Recently, digg.com added a controversial feature, the digg bar, which basically frames every posted link in a little IFRAME.
Rightfully so, webmasters were concerned about this and quite quickly, we had the usual religious war going on between the people finding the bar quite useful and the webmasters hating it for lost page rank, even worse recognition of their site and presumed affiliation with digg.
Ideas crept up over the weekend, but turned out not to be so terribly good.
Basically it all boils down to digg.com screwing up on this, IMHO.
I know that they let you turn off that dreaded digg bar, but all the links on their page still point to their own short url. Only then is the decision made whether to show the bar or not.
This means that all links on digg currently just point to digg itself, not awarding any linked page with anything but the traffic which they don’t necessarily want. Digg-traffic isn’t worth much in terms of returning users. You get dugg, you melt your servers, you return back to be unknown.
So you would probably appreciate the higher page rank you get from being linked at by digg as that leads to increased search engine traffic which generally is worth much more.
The solution on diggs part could be simple: Keep the original site url in the href of their links, but use some JS-magic to still open the digg bar.

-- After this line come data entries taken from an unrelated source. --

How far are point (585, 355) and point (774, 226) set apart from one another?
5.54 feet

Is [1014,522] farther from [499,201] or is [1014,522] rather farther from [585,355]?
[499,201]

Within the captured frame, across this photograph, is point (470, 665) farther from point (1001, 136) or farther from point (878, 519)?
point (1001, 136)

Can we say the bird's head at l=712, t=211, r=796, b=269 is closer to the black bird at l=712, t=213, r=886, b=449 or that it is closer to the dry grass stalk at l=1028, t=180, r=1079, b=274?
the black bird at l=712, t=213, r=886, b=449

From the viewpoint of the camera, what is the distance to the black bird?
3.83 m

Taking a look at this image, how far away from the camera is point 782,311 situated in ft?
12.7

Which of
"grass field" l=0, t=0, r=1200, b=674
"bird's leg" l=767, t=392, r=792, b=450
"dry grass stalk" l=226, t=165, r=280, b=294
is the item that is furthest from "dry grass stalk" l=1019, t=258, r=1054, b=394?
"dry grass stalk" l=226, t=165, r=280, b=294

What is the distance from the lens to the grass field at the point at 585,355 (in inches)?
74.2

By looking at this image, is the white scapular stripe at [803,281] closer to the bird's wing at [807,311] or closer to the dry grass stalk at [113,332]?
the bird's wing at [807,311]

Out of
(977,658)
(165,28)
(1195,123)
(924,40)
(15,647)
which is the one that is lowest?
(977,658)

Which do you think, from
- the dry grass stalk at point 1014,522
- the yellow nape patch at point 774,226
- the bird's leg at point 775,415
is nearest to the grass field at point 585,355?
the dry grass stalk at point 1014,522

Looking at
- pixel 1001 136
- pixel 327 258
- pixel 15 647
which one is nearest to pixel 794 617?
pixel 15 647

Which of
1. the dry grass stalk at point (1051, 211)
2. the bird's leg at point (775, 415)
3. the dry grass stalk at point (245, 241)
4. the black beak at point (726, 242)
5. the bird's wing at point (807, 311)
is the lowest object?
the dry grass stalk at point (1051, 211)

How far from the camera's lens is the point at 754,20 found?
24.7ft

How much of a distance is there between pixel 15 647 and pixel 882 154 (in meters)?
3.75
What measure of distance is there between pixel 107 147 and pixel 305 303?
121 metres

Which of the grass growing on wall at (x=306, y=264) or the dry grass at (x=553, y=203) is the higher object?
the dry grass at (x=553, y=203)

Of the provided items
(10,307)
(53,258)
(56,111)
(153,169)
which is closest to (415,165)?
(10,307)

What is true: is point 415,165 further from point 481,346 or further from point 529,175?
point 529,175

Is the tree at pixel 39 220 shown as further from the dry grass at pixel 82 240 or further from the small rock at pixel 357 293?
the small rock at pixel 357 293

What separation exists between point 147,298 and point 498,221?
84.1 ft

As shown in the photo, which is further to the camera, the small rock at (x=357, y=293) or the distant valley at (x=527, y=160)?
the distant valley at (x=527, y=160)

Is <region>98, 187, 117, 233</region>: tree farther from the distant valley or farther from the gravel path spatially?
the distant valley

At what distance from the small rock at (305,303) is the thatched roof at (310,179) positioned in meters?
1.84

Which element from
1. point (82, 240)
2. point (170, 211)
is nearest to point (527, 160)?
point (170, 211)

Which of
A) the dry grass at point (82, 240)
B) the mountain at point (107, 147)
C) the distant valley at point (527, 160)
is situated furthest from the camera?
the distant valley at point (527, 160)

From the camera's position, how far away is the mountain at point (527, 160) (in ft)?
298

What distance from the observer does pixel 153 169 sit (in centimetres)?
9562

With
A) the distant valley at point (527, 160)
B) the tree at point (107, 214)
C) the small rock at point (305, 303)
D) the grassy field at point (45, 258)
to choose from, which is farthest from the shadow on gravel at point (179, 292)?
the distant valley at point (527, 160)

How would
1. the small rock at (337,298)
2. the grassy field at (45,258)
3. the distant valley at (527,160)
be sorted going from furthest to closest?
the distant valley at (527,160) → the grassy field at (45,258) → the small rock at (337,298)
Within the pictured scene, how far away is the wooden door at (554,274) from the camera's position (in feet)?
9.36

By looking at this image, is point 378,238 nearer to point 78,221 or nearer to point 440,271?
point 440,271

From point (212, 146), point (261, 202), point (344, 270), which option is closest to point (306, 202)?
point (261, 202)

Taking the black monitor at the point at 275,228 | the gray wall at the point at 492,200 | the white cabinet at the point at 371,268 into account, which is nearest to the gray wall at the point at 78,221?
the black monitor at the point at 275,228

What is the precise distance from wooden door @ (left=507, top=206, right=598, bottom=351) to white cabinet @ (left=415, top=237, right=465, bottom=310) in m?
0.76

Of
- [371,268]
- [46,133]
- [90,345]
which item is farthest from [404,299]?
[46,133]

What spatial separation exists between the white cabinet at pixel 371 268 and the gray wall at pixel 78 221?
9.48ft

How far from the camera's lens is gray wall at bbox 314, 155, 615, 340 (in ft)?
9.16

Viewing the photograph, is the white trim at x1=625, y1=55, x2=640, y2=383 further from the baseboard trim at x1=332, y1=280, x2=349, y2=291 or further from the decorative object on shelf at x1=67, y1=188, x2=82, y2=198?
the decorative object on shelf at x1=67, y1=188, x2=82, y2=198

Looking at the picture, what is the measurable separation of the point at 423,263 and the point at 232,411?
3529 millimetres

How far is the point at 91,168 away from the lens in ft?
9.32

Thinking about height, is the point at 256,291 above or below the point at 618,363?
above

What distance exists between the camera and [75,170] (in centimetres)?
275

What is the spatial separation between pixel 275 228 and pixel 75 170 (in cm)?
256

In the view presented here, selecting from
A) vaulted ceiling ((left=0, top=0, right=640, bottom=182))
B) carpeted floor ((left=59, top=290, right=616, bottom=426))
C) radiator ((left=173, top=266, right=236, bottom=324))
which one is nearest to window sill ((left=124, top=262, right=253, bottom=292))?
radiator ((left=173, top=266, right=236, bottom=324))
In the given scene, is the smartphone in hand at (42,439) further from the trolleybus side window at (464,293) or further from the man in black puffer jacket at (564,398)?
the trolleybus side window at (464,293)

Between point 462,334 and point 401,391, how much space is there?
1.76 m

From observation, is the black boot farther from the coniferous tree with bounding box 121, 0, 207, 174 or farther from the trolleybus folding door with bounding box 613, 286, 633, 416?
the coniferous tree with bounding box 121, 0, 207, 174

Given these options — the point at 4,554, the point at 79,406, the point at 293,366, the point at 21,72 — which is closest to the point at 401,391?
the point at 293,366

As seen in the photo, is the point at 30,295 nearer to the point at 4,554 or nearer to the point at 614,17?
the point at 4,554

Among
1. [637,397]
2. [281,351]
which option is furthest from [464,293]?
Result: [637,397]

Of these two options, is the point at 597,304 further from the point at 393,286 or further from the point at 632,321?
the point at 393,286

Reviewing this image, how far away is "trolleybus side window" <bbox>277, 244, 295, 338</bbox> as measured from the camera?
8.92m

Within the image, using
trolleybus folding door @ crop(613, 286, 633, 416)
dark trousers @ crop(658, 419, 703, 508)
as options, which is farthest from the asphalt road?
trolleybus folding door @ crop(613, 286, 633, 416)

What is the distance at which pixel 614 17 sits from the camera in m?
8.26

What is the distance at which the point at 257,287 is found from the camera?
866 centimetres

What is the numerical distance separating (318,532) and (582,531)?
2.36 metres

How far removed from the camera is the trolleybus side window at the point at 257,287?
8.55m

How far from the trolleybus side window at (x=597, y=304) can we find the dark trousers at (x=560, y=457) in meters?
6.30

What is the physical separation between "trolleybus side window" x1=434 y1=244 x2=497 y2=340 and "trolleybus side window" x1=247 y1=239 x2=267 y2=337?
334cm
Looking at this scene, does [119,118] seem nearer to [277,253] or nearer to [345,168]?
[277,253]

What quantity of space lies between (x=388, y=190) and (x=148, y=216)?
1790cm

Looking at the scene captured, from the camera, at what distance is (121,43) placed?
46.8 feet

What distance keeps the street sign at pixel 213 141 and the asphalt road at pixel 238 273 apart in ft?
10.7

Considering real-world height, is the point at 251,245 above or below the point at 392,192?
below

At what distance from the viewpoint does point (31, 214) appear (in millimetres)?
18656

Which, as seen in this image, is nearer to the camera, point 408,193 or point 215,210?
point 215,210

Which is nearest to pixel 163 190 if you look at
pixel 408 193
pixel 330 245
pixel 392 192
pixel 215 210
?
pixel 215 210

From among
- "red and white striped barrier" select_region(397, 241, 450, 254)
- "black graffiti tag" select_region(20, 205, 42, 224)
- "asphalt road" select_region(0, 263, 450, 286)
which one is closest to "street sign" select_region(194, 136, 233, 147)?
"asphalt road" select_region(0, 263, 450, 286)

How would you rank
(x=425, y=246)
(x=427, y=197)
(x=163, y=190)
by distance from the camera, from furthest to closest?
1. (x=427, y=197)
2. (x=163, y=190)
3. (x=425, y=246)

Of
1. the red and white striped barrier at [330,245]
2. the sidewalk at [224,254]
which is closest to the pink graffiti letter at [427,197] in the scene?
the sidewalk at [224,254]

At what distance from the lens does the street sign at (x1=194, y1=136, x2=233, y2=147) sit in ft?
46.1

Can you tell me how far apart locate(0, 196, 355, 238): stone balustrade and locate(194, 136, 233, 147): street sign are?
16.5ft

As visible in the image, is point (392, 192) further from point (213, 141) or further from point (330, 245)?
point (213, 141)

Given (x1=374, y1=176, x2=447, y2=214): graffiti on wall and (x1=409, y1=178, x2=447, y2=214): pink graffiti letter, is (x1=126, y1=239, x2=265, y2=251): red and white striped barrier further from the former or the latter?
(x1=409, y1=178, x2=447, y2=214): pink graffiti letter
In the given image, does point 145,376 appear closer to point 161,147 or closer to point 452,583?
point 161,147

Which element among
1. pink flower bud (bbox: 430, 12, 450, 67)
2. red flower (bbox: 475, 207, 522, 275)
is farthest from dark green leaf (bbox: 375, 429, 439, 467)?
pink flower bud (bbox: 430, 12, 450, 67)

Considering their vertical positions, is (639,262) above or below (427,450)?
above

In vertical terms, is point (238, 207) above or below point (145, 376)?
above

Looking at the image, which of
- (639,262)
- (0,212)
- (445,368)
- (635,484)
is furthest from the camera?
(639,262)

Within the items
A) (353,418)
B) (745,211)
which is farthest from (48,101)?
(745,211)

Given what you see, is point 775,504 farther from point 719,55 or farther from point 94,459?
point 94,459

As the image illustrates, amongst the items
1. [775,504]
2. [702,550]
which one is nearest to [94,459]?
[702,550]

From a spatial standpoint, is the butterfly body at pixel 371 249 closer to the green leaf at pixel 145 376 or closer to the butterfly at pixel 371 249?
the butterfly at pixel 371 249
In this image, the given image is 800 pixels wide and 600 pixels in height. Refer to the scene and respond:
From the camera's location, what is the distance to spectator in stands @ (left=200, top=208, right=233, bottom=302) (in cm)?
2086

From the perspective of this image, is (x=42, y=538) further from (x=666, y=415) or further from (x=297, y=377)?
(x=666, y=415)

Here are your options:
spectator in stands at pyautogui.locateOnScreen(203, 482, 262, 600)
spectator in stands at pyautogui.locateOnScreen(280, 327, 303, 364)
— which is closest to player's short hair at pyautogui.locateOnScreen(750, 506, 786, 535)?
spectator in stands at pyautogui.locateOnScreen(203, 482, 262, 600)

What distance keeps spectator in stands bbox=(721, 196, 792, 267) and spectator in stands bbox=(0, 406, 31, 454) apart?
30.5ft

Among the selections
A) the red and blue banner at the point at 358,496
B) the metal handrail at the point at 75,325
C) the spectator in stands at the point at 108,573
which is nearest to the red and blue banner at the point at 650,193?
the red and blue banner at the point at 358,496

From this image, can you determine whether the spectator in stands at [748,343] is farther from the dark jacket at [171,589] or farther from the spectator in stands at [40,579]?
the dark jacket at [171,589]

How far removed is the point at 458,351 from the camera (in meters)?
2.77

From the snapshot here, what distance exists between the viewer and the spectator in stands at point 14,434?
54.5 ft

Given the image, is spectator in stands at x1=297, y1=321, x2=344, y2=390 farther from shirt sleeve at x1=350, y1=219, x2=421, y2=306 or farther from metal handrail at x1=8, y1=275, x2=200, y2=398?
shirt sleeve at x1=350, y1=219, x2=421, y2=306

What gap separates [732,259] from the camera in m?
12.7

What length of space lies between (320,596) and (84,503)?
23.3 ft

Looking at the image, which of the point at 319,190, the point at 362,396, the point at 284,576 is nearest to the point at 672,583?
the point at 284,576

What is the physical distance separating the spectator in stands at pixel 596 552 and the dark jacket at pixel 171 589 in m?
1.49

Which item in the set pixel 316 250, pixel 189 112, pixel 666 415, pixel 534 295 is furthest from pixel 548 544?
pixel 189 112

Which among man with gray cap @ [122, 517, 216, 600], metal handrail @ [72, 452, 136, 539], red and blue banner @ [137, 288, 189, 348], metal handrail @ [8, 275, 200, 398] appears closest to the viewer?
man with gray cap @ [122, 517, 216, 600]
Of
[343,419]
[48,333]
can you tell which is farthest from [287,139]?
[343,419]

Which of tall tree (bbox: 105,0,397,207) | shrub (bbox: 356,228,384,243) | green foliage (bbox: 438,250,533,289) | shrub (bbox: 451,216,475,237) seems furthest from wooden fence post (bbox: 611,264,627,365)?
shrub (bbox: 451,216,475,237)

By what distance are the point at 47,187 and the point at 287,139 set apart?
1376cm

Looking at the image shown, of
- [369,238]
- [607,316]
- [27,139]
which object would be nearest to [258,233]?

That way they still get to keep their foot in the users path away from the site, but search engines will now do the right thing and follow the links to their actual target, thus giving the webmasters their page rank back.
How to do this?
Here’s a few lines of jQuery to automatically make links formated in the form
be opened via the digg bar while still working correctly for search engines (assuming that the link’s ID is the digg shorturl):
$(function(){
$('div#link_container a').click(function(){
$(this).attr('href') = 'http://digg.com/' + this.id;
});
});
piece of cacke.
No further changes needed and all the web masters will be so much happier while digg gets to keep all the advantages (and it may actually help digg to increase their pagerank as I could imagine that a site with a lot of links pointing to different places could rank higher than one without any external links).
Webmasters then still could do their usual parent.location.href trickery to get out of the digg bar if they want to, but they could also retain their page rank.
No need to add further complexity to the webs standards because one site decides not to play well.